- _AIM OF THE EXERCISE_: What is the number of lines in the entries that contain "gallinula"? Reply with that number only.

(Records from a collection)
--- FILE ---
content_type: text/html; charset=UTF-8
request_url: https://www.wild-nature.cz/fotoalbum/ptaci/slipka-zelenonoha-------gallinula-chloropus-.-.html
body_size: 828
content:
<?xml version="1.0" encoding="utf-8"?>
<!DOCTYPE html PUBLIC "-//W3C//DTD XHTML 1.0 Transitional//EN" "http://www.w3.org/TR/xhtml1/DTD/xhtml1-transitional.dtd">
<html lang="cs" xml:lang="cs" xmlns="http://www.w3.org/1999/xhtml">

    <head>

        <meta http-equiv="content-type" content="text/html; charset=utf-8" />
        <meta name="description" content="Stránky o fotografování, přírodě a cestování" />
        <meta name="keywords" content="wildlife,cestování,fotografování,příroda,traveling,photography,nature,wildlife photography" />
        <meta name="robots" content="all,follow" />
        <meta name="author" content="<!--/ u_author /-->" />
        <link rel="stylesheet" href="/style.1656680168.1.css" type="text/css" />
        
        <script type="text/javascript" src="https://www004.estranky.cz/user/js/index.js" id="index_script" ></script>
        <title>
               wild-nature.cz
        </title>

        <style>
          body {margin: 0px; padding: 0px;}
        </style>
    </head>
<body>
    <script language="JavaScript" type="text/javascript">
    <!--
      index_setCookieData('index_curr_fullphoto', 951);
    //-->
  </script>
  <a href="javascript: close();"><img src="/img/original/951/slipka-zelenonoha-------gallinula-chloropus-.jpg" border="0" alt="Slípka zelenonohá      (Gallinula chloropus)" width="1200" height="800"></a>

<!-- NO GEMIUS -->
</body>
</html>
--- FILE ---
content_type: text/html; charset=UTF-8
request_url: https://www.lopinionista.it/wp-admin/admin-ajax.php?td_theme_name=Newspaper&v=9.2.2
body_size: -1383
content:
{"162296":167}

- _WRITTEN ANSWER_: 2